Occasionally Fred would catch snatches of wireless messages, but mostly they were of a commercial and therefore uninteresting character.

It was about midnight when they came within that sky glow which informed them that they were approaching the metropolis of America—New York.

"Think of the damage a bomber could do, and the consternation it could raise down there," said Don. "Let's circle around two or three times, just for the fun of it. We've got plenty of time now."

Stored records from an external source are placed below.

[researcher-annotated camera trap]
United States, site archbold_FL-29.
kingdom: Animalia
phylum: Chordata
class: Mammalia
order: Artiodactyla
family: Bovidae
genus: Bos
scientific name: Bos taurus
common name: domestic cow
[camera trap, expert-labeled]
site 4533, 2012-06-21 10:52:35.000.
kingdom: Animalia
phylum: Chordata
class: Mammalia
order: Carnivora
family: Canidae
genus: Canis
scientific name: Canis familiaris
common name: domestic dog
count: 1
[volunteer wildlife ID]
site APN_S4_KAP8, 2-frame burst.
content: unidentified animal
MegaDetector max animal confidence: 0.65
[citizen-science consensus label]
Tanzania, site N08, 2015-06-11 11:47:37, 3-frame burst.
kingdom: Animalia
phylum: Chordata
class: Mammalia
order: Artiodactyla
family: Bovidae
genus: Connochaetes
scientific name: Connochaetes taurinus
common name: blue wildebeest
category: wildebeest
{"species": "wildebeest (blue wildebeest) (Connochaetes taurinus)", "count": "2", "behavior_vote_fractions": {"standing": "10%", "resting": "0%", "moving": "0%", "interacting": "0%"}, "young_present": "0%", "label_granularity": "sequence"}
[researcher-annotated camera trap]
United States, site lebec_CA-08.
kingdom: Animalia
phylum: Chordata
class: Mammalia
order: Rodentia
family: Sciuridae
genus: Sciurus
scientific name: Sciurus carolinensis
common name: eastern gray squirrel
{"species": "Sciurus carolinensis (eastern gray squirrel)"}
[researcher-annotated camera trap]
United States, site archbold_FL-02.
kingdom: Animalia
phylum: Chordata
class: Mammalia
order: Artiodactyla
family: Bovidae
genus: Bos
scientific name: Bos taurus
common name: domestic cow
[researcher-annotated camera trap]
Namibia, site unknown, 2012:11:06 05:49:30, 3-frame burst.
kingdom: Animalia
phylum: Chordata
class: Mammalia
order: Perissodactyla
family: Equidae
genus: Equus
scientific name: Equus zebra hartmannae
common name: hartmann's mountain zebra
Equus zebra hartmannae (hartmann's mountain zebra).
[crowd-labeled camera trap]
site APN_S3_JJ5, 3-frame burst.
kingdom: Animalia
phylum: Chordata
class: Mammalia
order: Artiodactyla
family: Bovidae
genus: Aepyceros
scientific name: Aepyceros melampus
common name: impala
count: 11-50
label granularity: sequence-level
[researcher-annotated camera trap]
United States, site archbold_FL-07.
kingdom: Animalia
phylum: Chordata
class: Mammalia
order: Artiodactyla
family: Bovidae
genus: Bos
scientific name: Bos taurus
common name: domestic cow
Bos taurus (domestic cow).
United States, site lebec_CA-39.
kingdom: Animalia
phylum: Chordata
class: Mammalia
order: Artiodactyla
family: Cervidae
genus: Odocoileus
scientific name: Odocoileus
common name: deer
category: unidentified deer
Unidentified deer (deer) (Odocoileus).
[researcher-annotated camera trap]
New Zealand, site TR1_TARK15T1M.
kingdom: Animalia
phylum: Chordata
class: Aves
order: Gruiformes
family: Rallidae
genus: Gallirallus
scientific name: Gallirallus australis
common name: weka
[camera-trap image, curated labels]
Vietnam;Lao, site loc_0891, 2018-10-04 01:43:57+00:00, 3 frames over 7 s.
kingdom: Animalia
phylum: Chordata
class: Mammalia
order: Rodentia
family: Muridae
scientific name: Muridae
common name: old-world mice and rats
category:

And they did. Cutting inland, they crossed almost directly over the heart of the city, continued over the North River and above Hoboken, swung down and around Newark, out over the bay and then upward toward the big city again, as though actually bent upon a mission of mischief.

Again they repeated this, and then swerved out over Brooklyn and above the open sea again.

A little more than an hour elapsed and they were above Philadelphia. It lay like a great black splotch on the ground, the meagre moonlight playing on the Delaware in a way to make it look like a great thread of silver. Only a winding line indicated where the Schuylkill cut the city in two, but where it joined the Delaware the latter began to widen, and from the height of the plane they could see far below to where the river became a bay.

Ships dotted it here and there like little spiders resting on a pool. Nothing moved. It was like a fairy visit to another and a dead world.

The bay itself was so smooth that they decided to drop there for a few minutes, open their thermos bottles of coffee, which was still hot, eat a couple of sandwiches at leisure, and then continue the trip. Finally finding a spot so remote from any ship that it was unlikely that their descent would be discovered, and thereby perhaps raise a furore of excitement and speculation as to who they were and what they were doing there at that queer time, they made their landing with such ease as hardly to cause a splash as they settled on the surface of the water.

The inner man satisfied, they prepared for the continuance of their trip. There was a swift inspection of every part of the plane, and in another ten minutes they were again under way, the firing of the engines sounding like a miniature artillery bombardment on the stillness of the night.